Open-source codes also can't guarantee that it doesn’t infringe on some third party’s intellectual-property rights — and there's no legal protection if is does. In other words, your business would have to fend for itself if it were sued for patent, copyright, or trade-secret infringement over code. My company had this problem and it nearly destroyed us. Someone went and put in what they thought would help our company and users. Turns out that was intellectual property of someone else. Six months later, we received a court notice.
Fighting a legal battle over intellectual property just doesn't involve legal costs, but also emotional costs, changes to the structure of your business and loss of business to your competitors. It took us years and a lot of money to fight..
The Business Model is Broken
What if your business is built around an open source service or product? Expect an uphill battle. Peter Levine, a partner at Andreessen Horowitz, writes that there will never be another company like Red Hat, the successful Linux operating system company, because “the business model simply does not enable adequate funding of ongoing investments.”
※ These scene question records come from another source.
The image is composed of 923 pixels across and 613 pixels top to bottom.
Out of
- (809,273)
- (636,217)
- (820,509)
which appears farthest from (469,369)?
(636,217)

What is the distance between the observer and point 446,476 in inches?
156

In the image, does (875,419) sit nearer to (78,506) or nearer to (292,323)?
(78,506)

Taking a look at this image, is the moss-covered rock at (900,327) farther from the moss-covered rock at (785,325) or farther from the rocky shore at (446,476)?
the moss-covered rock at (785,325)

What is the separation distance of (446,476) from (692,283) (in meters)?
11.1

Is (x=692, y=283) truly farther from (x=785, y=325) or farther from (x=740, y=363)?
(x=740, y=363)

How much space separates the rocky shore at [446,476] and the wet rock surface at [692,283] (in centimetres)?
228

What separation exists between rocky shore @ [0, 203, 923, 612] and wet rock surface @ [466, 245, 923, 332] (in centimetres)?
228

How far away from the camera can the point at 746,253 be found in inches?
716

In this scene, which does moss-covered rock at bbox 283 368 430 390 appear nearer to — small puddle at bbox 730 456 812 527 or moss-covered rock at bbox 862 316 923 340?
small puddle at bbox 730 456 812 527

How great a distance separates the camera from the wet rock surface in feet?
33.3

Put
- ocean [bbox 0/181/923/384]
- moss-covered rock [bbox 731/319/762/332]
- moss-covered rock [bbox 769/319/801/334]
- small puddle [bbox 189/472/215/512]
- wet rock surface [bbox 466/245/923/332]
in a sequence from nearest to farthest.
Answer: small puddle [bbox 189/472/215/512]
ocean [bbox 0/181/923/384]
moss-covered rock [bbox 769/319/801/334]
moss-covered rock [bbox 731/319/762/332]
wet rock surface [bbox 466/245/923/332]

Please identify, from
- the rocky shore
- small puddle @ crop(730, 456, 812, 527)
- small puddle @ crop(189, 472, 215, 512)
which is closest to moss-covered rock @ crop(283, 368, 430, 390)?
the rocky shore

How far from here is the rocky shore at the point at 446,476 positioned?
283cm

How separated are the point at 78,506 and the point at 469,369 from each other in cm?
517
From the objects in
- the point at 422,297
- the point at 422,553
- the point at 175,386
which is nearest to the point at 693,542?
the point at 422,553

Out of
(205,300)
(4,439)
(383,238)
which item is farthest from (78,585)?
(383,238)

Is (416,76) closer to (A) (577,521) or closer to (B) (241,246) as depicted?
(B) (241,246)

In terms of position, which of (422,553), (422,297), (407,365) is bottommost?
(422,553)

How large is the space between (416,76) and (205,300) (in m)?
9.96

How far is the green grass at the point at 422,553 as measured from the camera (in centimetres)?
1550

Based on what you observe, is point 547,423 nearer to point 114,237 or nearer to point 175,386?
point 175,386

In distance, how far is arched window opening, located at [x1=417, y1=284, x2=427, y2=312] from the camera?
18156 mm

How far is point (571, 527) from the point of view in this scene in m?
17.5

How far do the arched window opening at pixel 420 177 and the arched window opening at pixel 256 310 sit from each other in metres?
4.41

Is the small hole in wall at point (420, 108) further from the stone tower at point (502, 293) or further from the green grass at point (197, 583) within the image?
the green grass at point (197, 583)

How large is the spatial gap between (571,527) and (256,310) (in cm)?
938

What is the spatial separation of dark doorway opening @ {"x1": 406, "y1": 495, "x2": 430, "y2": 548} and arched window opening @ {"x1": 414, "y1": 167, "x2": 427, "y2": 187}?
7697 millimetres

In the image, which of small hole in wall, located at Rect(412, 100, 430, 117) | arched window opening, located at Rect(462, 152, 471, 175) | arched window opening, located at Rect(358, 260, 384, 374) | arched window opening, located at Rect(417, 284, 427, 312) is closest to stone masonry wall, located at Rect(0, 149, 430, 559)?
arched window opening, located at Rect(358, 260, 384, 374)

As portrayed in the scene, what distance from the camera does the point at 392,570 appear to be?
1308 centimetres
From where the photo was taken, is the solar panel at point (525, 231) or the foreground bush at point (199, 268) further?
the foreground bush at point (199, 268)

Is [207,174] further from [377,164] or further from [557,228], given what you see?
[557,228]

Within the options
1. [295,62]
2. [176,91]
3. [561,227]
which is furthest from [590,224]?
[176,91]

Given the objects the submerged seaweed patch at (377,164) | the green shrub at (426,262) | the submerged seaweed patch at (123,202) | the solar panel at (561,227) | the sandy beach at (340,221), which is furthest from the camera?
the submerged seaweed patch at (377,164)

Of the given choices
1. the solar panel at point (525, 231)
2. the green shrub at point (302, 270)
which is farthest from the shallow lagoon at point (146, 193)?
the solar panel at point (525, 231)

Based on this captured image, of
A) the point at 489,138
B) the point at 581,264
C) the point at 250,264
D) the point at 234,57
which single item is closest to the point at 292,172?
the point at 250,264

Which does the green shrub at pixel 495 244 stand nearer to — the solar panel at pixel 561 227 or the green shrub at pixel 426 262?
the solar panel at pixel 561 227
Additionally, as Matt Asay writes, “the Amazons of the world are increasingly eating the Red Hats of the world — one SaaS business at a time.” As someone who has tangled with Amazon, you can be certain that that’s a battle you’re not going to win. They've got more money and time that you'll ever have. You can play by their rules, but don’t expect that you can challenge the big boys like Amazon, Google, Microsoft, Oracle and Facebook.
What’s the Alternative?
Levine suggests that businesses package “open source into a service (as in cloud computing or software-as-a-service) or as a software or hardware appliance.” By doing so, “companies can monetize open source with a far more robust and flexible model, encouraging innovation, and on-going investment in software development.”
The other option for business owners is to invest in off-the-shelf solutions. These solutions have generic functions and a set user interface for content management, and often have plugin-systems for customization. This is an option if you have a limited budget, skill set and amount of time.